# Stored items
[BEGIN]
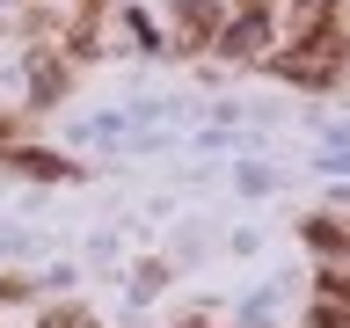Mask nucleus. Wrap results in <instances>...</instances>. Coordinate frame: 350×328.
Returning <instances> with one entry per match:
<instances>
[{
    "label": "nucleus",
    "instance_id": "obj_1",
    "mask_svg": "<svg viewBox=\"0 0 350 328\" xmlns=\"http://www.w3.org/2000/svg\"><path fill=\"white\" fill-rule=\"evenodd\" d=\"M256 44H262V15H241L226 29V51H256Z\"/></svg>",
    "mask_w": 350,
    "mask_h": 328
}]
</instances>
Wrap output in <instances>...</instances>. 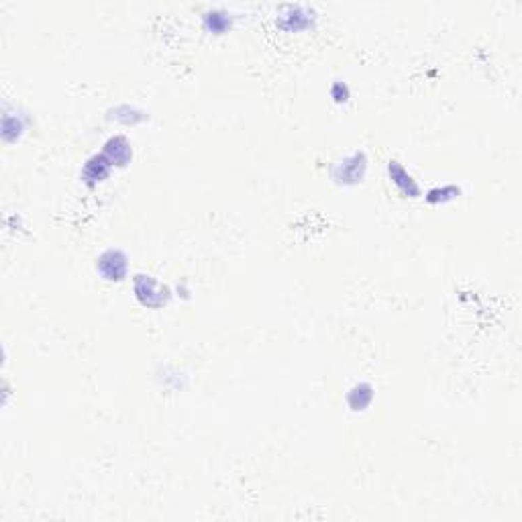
[END]
# TASK REQUIREMENTS
Rewrite the lines above so that "Wrap" becomes "Enclose" everywhere, keeping everything else the same. Omit the pictures from your answer.

# FINAL RESULT
Mask nucleus. Enclose results in <instances>...</instances>. Coordinate frame: 350×328.
Returning <instances> with one entry per match:
<instances>
[{
    "label": "nucleus",
    "instance_id": "obj_1",
    "mask_svg": "<svg viewBox=\"0 0 350 328\" xmlns=\"http://www.w3.org/2000/svg\"><path fill=\"white\" fill-rule=\"evenodd\" d=\"M256 44H262V15H241L226 29V51H256Z\"/></svg>",
    "mask_w": 350,
    "mask_h": 328
}]
</instances>
Enclose output in <instances>...</instances>. 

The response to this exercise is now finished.